Nunca se falou tanto em mudança na educação como provavelmente nos últimos 5 a 10 anos. Tal não acontece por acaso. O sistema e modelo tradicional que conhecemos, simplesmente faliu. Não quero com isto dizer que andemos (os professores) a comer as criancinhas ao pequeno almoço, ou que lhes sejam criados traumas para a vida por frequentarem o nosso sistema de ensino. O sistema faliu porque não serve os propósitos, anseios, vontades de alunos e professores do século XXI. Isso gera um enorme sentimento de incompreensão entre os principais agentes das comunidades escolares (alunos e professores) e uma galopante desmotivação.

E eis que aparece o Corona Vírus. De repente a escola que nunca parou teve mesmo de parar. A escola que nunca realmente mudou teve mesmo de mudar.

Assim, se perguntarem a alunos e professores indiscriminadamente se desejam que a escola mude, a resposta será um enorme sim. Mas como?! Esta é a “one million dollar question”. Mudar um pesado sistema com séculos de história que se encontra sempre em andamento, sim porque a escola não pára, é mais ou menos como substituir uma roda de um camião em andamento. Não é impossível mas altamente improvável e arriscado de se tentar.
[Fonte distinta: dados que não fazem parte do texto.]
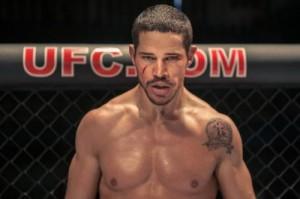 José Loreto caracterizado como o lutador de MMA no filme. Foto: Divulgação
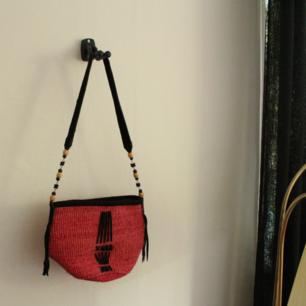 Frakt ingår i priset 💕 Superfin afrikansk väska. Färgen är helt fantastisk i verkligheten. Axelbanden är i mocka. Mått:  20x30 cm och axelband ca 90 cm.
Falar de inovação na educação passou a ser recorrente na última década. O problema é que essa “inovação” representou só e apenas a implementação de programas, projetos ou medidas que globalmente em nada alteraram a educação. Apenas somaram a um sistema já extremamente burocrático e pesado, onde professores e alunos sentem falta de tempo sequer para pensar. Essas inovações na sua maioria, serviram apenas como cuidados paliativos para tornar a escola por algum momento mais suportável para alunos, e quiçá sobretudo para professores.

E eis que aparece o Corona Vírus. De repente a escola que nunca parou teve mesmo de parar. A escola que nunca realmente mudou teve mesmo de mudar.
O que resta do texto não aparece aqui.